I was a science teacher at the High School for Leadership and Public Service, located less than 500 yards from the South Tower. I was there on 9-11-01 and evacuated kids to Battery Park.

When we got to street level, the first thing everybody saw was how many people were on the street. There were thousands of people on the street. I was worried about my kids, especially the ones straggling so at that point we knew we had to get these kids out of here. In just a few minutes, you really didn't know who was your student and who wasn't. I had them for only two days.

We got as far as Rector Street and I remember turning around to see how many students were back there and how many were ahead of me. We watched the top of the south tower start to slide off and then realized the building was actually coming down. And that's when we said to our kids, you can run, run as fast as you can and get to Battery Park. We were engulfed in the cloud and at that point it was hard to know who was next to you; eventually it got to the point were you couldn't even see your hand in front of your face. We were even taking socks off and putting them around people's faces because of all the dust and everything that was coming down.

The experience propelled me to create an environmental civics club...something that could help us improve the health of the community near our school. Our thoughts were especially with our freshmen because this was a new neighborhood for them and they were only here for two or three days before this happened. Many teachers spent time trying to create projects or come up with ideas to somehow help empower kids who were just here for a short while and had become victimized like that.

The first project we did was to bring students back to the very park we were evacuated to, less than three months later, to plant tulip bulbs donated from Holland. We felt our freshmen were not even familiar with our school (they had experienced only two school days prior) and we did not want them to feel victimized.

The only way to do that at first, we felt, was to bring them back to Battery Park to plant flowers. Our students soon learned that, rather than feel like victims who were helpless, they became survivors who became empowered. Since that first planting, our school's Environmental Civics Club and Green Task Forces grew and have planted over a quarter of a million bulbs and flowers at Battery Park in the Bosque area and the Gardens of Remembrance and several thousand across the street from our school at Trinity Church Cemetery Gardens. We also worked on the Tiles for America Project, which you can still see on the corner of 11th Street and 7th Avenue.

The whole New York community came together. I felt like over the next couple of weeks, you didn't hear people talking about politics, didn't hear people talking about divisiveness. There was really a feeling that we have to help each other, we have to come together.

• [Your objective]: Write out the account word for word, from "When we got" up to and including "only two days.".

• [Extracted material]:
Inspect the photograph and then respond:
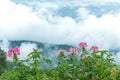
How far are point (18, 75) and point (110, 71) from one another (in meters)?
1.72

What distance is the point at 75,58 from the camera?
31.1ft

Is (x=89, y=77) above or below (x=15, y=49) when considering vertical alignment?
below

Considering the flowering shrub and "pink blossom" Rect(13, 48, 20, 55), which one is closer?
the flowering shrub

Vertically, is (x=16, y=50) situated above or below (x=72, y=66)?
above

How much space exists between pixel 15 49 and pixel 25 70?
67cm

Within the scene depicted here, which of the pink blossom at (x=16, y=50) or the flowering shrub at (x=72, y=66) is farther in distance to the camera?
the pink blossom at (x=16, y=50)

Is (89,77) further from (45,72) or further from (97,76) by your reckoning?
(45,72)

• [Expected answer]:
When we got to street level, the first thing everybody saw was how many people were on the street. There were thousands of people on the street. I was worried about my kids, especially the ones straggling so at that point we knew we had to get these kids out of here. In just a few minutes, you really didn't know who was your student and who wasn't. I had them for only two days.